After an extended hiatus, Summer Series 2010: Reviewing the Books! re-starts……
British historian Michael Burleigh brings the same kind of unsparingly brutal prose to the history of terrorism that he previously delivered on National Socialism in his acclaimed, The Third Reich: A New History. There is a wealth of detail about terrorists, their casual atrocities and the warped morality that terrorists habitually employ to rationalize their crimes; a nihilistic mentalite shared with their intellectual groupies in universities and political law firms that will shock and inform the reader. The scattered nature of the case studies that comprise modern terrorism though, makes Blood and Rage more of a kaleidescope than microscope.

________________

**REQUIRED ACTIONS**
1. According to the book review, which earlier acclaimed book did Michael Burleigh write?
2. Quote the book review between "After an extended" and "kaleidescope than microscope.", inclusive.

Saved entries
________________

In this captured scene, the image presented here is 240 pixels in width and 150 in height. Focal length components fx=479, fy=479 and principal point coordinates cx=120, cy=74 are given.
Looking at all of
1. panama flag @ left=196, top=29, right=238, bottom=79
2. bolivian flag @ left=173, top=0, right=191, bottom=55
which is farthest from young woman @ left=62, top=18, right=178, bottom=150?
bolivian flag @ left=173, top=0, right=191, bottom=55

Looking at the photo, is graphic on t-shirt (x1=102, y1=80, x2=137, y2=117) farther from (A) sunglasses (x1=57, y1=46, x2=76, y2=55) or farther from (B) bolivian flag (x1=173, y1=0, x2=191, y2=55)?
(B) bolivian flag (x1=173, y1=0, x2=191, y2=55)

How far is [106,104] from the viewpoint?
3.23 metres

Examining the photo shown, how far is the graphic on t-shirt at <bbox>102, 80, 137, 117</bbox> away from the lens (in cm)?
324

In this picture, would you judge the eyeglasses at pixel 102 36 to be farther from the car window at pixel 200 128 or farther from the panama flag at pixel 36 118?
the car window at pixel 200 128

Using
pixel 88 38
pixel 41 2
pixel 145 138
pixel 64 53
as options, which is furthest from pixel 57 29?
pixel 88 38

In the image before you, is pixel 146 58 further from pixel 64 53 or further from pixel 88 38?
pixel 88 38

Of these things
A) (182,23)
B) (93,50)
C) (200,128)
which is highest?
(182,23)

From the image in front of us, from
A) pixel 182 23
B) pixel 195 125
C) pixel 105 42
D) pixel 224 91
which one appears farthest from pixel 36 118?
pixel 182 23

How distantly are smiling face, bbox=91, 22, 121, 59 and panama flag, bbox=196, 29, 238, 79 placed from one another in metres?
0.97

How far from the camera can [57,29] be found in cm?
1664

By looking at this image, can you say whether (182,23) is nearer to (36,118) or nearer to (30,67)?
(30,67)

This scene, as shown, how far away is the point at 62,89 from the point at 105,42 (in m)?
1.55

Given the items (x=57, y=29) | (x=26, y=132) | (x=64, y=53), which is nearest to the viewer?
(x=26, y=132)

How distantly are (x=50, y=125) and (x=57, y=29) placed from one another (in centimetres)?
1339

________________

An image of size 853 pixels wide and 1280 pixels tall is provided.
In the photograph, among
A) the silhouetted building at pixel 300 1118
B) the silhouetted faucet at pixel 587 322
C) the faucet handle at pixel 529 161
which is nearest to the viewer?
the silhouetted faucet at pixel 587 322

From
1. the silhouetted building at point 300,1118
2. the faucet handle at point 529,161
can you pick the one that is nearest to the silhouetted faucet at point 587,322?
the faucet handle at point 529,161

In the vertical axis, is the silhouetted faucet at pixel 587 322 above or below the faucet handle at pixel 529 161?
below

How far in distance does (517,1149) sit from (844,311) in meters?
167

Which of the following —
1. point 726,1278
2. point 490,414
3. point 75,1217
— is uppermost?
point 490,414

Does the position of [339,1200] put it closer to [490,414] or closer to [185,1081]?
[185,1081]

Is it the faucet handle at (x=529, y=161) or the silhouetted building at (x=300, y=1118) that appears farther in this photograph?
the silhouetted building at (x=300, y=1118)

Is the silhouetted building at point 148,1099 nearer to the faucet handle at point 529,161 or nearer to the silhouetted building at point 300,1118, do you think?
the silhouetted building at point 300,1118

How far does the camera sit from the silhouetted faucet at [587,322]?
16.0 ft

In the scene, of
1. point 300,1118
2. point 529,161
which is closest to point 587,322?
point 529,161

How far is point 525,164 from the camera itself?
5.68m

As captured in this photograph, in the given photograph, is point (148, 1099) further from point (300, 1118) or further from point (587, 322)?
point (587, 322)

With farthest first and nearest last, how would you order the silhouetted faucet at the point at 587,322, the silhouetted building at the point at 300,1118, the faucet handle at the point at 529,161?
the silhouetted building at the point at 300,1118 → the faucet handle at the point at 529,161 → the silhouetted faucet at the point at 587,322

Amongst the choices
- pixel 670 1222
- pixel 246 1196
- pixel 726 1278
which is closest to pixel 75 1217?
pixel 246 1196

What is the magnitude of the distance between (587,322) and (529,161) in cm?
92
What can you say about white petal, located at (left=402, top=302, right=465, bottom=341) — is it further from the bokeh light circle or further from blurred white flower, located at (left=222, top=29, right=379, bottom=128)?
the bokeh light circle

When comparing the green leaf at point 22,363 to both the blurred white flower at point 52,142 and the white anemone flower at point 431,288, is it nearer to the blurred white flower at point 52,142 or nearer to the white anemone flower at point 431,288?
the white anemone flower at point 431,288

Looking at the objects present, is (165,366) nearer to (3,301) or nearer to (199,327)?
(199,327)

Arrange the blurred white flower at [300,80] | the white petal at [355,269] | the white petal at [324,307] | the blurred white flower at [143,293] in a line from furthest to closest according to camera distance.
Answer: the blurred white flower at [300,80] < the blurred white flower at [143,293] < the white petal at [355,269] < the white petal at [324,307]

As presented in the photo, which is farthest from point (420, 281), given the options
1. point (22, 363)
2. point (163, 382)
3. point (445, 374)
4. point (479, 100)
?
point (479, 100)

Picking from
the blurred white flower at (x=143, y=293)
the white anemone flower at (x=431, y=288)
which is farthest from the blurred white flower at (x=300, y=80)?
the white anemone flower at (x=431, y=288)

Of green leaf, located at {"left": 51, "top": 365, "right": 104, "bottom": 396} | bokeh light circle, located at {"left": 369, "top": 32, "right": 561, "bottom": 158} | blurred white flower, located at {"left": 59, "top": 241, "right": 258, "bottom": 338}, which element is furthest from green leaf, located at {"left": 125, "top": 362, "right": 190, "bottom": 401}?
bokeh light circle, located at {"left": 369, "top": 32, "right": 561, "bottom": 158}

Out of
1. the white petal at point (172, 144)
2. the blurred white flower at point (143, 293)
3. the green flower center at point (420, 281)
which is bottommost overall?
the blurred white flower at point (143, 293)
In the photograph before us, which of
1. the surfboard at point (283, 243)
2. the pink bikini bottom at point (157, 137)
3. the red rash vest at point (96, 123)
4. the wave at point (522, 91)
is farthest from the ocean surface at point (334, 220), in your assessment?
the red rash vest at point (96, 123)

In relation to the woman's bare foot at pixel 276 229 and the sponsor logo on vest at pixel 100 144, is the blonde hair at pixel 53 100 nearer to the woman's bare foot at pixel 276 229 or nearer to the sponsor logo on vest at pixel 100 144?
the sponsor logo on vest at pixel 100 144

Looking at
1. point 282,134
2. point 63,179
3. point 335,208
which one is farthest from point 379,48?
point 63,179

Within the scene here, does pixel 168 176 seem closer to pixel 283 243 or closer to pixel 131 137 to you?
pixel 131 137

________________

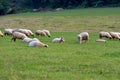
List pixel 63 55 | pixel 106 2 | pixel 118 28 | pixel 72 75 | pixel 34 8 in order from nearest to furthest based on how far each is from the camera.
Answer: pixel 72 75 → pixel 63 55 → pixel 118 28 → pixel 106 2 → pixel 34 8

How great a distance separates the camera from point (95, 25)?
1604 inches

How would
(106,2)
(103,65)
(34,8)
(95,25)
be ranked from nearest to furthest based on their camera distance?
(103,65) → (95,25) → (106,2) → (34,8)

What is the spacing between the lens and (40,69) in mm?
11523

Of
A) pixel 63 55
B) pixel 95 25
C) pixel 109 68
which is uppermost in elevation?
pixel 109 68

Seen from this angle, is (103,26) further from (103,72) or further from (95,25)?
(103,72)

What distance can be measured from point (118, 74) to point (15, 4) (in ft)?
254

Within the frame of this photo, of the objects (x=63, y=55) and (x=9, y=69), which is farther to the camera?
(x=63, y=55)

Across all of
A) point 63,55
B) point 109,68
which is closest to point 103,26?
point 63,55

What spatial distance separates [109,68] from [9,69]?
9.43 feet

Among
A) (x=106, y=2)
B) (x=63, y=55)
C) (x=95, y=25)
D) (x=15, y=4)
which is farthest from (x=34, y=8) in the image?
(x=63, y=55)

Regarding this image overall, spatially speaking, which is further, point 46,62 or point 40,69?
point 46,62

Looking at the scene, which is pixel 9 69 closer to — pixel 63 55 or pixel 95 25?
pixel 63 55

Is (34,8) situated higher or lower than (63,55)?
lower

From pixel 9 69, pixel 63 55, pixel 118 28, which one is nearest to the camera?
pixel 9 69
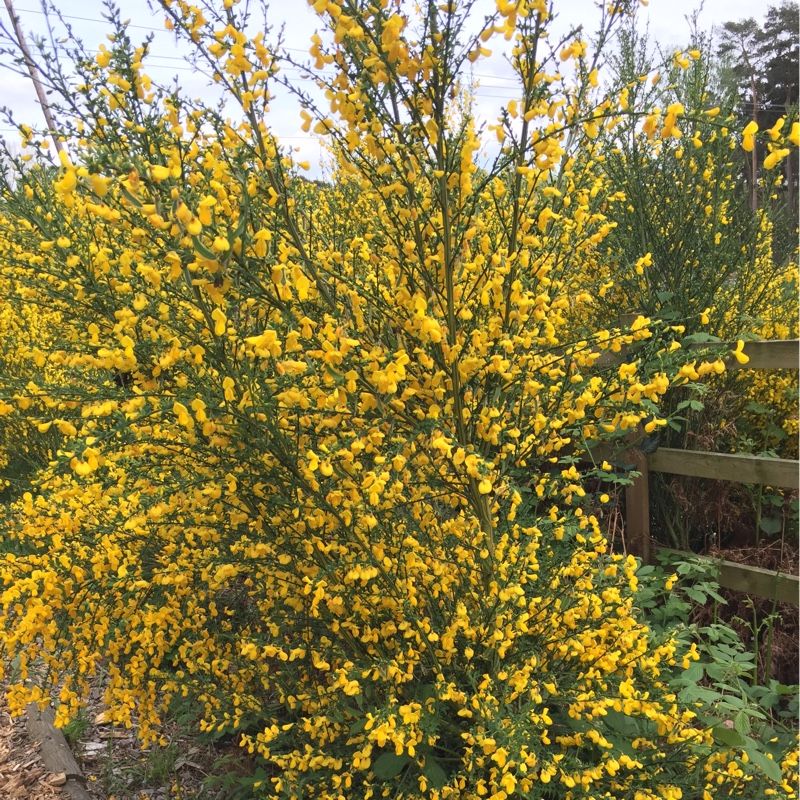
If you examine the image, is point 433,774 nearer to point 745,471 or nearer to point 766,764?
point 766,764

________________

**EXPECTED OUTPUTS**
1. The Third Reich: A New History.

2.
After an extended hiatus, Summer Series 2010: Reviewing the Books! re-starts……
British historian Michael Burleigh brings the same kind of unsparingly brutal prose to the history of terrorism that he previously delivered on National Socialism in his acclaimed, The Third Reich: A New History. There is a wealth of detail about terrorists, their casual atrocities and the warped morality that terrorists habitually employ to rationalize their crimes; a nihilistic mentalite shared with their intellectual groupies in universities and political law firms that will shock and inform the reader. The scattered nature of the case studies that comprise modern terrorism though, makes Blood and Rage more of a kaleidescope than microscope.